Response.Redirect Request("dest")

%>

4.    Save the file as abandon.asp in your BegASP directory.

5.    View the file sessVarTest.asp in your web browser.

6.    To create a new session click on Refresh and view the page again.

In Windows 2000 with ASP 3.0, all browsers (including Navigator etc) on the same machine now have the same session, the only way to create a new session is by refreshing the page. This wasn't the case previously with ASP 2.0, where if you opened new instances of the browser(not just a new window, using File/New/Window) by starting Internet Explorer from either a desktop shortcut or from the start menu, you would create a new session.

How It Works

In this example, we are using a session-level variable to store the date and time that this page was last accessed. If there is a value present, then it will be displayed for the user. If there is no value present, then the user will be shown a message telling them this.

<%

  Dim tAccessTime

  tAccessTime = Session("LastAccessTime")
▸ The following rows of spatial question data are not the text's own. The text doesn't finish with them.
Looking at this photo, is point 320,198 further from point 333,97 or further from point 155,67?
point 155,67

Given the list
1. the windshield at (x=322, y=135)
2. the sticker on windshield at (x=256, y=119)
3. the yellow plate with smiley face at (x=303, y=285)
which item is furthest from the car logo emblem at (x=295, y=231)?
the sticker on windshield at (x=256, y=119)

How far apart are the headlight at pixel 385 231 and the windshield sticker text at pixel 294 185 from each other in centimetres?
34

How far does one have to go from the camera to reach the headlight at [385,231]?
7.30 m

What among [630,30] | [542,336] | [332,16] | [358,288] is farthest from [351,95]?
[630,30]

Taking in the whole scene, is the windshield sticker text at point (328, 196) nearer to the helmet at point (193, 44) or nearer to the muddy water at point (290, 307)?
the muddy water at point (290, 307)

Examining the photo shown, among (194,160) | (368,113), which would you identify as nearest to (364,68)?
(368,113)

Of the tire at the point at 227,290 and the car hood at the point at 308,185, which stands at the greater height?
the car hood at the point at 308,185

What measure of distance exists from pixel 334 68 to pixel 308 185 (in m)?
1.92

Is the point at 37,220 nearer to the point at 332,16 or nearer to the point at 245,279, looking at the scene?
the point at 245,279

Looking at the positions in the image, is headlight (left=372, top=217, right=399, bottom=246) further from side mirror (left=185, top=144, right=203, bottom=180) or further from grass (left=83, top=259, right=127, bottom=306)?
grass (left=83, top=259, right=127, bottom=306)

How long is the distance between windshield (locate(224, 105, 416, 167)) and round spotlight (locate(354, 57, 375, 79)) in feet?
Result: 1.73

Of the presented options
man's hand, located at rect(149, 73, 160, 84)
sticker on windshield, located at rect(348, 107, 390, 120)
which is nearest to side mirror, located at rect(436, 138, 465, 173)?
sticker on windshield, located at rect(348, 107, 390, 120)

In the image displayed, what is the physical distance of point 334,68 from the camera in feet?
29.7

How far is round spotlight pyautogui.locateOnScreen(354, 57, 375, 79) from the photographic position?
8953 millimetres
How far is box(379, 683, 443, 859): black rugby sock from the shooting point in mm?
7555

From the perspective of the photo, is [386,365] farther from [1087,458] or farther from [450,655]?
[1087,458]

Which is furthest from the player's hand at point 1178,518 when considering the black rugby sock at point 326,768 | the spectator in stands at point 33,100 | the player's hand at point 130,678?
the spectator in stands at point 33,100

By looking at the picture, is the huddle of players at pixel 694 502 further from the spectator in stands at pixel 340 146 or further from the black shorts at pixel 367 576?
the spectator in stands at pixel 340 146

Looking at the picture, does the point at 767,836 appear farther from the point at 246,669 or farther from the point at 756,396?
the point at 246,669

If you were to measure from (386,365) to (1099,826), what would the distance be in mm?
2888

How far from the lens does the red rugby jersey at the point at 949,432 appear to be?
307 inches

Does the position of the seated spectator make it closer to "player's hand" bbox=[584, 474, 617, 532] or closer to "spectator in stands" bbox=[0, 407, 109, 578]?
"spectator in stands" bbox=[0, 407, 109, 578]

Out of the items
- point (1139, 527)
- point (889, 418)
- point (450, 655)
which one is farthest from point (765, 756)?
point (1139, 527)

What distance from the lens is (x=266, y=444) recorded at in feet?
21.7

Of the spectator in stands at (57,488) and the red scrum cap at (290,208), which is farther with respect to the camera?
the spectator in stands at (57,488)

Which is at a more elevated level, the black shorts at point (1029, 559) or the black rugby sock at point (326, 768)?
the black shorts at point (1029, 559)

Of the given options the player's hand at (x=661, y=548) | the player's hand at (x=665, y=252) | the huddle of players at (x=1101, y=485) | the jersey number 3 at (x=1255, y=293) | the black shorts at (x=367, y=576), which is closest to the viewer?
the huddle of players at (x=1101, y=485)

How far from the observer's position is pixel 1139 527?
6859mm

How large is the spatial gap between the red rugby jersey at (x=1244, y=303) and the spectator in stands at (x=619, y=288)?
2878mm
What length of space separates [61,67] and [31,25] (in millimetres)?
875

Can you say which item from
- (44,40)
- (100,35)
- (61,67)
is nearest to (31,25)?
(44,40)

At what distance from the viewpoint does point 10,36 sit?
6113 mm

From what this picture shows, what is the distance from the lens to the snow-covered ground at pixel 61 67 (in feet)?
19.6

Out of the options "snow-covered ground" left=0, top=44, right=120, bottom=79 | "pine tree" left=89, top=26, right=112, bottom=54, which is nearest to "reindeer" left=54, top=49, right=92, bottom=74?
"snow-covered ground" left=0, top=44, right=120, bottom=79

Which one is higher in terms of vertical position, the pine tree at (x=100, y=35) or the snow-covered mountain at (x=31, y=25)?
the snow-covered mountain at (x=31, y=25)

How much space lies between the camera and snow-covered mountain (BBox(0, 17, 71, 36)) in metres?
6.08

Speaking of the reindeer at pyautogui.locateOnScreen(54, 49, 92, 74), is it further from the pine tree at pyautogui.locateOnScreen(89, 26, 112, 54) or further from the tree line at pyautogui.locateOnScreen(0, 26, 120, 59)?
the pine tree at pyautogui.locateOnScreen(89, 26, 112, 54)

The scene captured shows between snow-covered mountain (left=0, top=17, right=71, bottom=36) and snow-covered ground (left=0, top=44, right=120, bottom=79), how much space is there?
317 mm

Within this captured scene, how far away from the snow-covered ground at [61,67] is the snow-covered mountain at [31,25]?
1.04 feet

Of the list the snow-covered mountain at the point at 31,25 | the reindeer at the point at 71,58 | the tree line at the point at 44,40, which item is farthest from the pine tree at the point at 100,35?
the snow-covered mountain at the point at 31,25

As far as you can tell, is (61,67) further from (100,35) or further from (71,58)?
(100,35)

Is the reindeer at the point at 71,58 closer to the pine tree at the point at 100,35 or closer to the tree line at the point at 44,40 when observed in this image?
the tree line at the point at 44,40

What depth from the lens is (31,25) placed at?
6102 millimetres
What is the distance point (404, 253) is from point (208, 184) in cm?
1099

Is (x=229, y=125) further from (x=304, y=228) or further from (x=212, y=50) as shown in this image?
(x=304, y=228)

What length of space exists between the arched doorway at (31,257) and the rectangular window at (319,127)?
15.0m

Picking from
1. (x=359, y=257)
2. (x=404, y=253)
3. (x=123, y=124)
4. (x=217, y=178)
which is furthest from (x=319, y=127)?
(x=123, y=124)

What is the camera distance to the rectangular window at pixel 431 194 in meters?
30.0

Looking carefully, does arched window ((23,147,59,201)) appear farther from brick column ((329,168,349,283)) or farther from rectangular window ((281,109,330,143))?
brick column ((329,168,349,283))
This first thing that we will need to do when processing this page is to retrieve the value stored in the session-level variable. We will be storing it in a local variable, which we can use throughout this page. This is very efficient way of working with session-level variables. It's important to remember that since the act of retrieving the session-level variable tends to consume a good deal of processor time, it is better to store the data locally, and then work with the local variable.

  If tAccessTime = "" Then

    Response.Write ("This is the first time this page has been accessed!<P>")

  Else

    Response.Write ("This page was last accessed at "  & tAccessTime & "<P>")

  End If

Next, we check to see if there is a value in the variable that we just retrieved. If no value has been set, then the variable will be empty. This will be the case if the session has not been created before, if the session timed out, or if this is the first time a user has been to this page. This may seem a bit strange to some people who are familiar with other languages in which a variable must have a value before it can be accessed. But in ASP, you can check to see if a session-level variable exists simply by trying to access it. If the variable does not exist, then nothing will be returned. If there is a value there, then we will display it.

<HR>Writing current access time to the Session object<P>

<% Session("LastAccessTime") = Now %>

We will then update the value of the session-level variable called LastAccessTime with the current date and time. Notice the difference between interacting with a session-level variable, and an application-level variable. Since the session is only for one user, there are no Lock and UnLock methods for the Session object as there are for the Application object. To set a value in a session-level variable, nothing special has to be done beforehand.

<A href="sessVarTest.asp">Click here</A> to refresh the page.

<A href="abandon.asp?dest=sessVarTest.asp">Click here</A> to abandon the session.<P>

We then provide two hyperlinks to allow the user to navigate from this page. The first hyperlink will reload the current page. This will cause the value that was just stored in the session-level variable to be displayed, and a new time stored there. The second hyperlink will call the abandon.asp file, which will abandon the current session. The abandon.asp file needs to know where to send the browser once the session has been abandoned, and this page name is passed as the dest query string variable.

<%

  Session.Abandon

  Response.Redirect Request("dest")

%>

The abandon.asp file will perform two functions. First, it will explicitly end the current session by calling the Abandon method. This will free any session-level variables and reset their values. Next, the script will redirect the browser to the page that the user supplied. Notice that we have used the shortcut to retrieving the value of a query string variable, whereby we don't tell ASP which collection the information resides in. ASP will search each of the collections looking for the supplied key. When and if it finds it, it will return the value to the script. This is fine as long as you don't access a collection before the generic Request collection that has a variable with the same name, resulting in the wrong variable being read.